Different types of Attention
Table of Contents
\(s_t\) and \(h_i\) are source hidden states and target hidden state, the shape is (n,1)
. \(c_t\) is the final context vector, and \(\alpha_{t,s}\) is alignment score.
\[\begin{aligned} c_t&=\sum_{i=1}^n \alpha_{t,s}h_i \\ \alpha_{t,s}&= \frac{\exp(score(s_t,h_i))}{\sum_{i=1}^n \exp(score(s_t,h_i))} \end{aligned}\]
Global(Soft) VS Local(Hard) #
Global Attention takes all source hidden states into account, and local attention only use part of the source hidden states.
Content-based VS Location-based #
Content-based Attention uses both source hidden states and target hidden states, but location-based attention only use source hidden states.
Here are several popular attention mechanisms:
Dot-Product #
\[score(s_t,h_i)=s_t^Th_i\]
Scaled Dot-Product #
\[score(s_t,h_i)=\frac{s_t^Th_i}{\sqrt{n}}\] where n is the vectors dimension.

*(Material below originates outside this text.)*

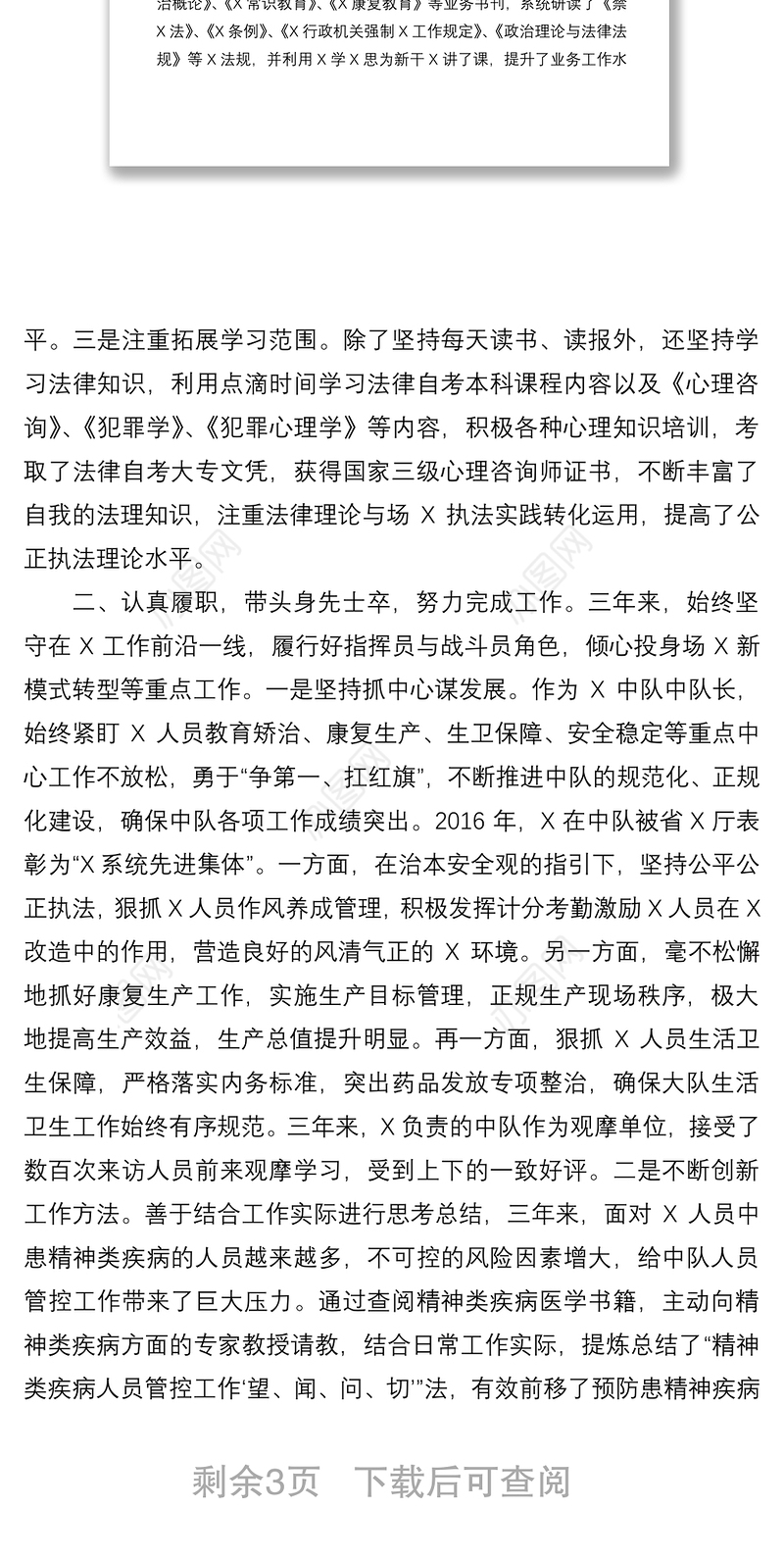 2021近三年干部个人工作总结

Google’s Transformer model has similar scaling factor when calculate self-attention: \(score=\frac{KQ^T}{\sqrt{n}}\)
Location-Base #
\[socre(s_t,h_i)=softmax(W_as_t)\]
General #
\[score(s_t,h_i)=s_t^TW_ah_i\]
\(Wa\)’s shape is (n,n)
Concat #
\[score(s_t,h_i)=v_a^Ttanh(W_a[s_t,h_i])\]
\(v_a\)’s shape is (x,1)
, and \(Wa\) ’s shape is (x,x)
. This is similar to a neural network with one hidden layer.
When I doing a slot filling project, I compare these mechanisms. Concat attention produce the best result.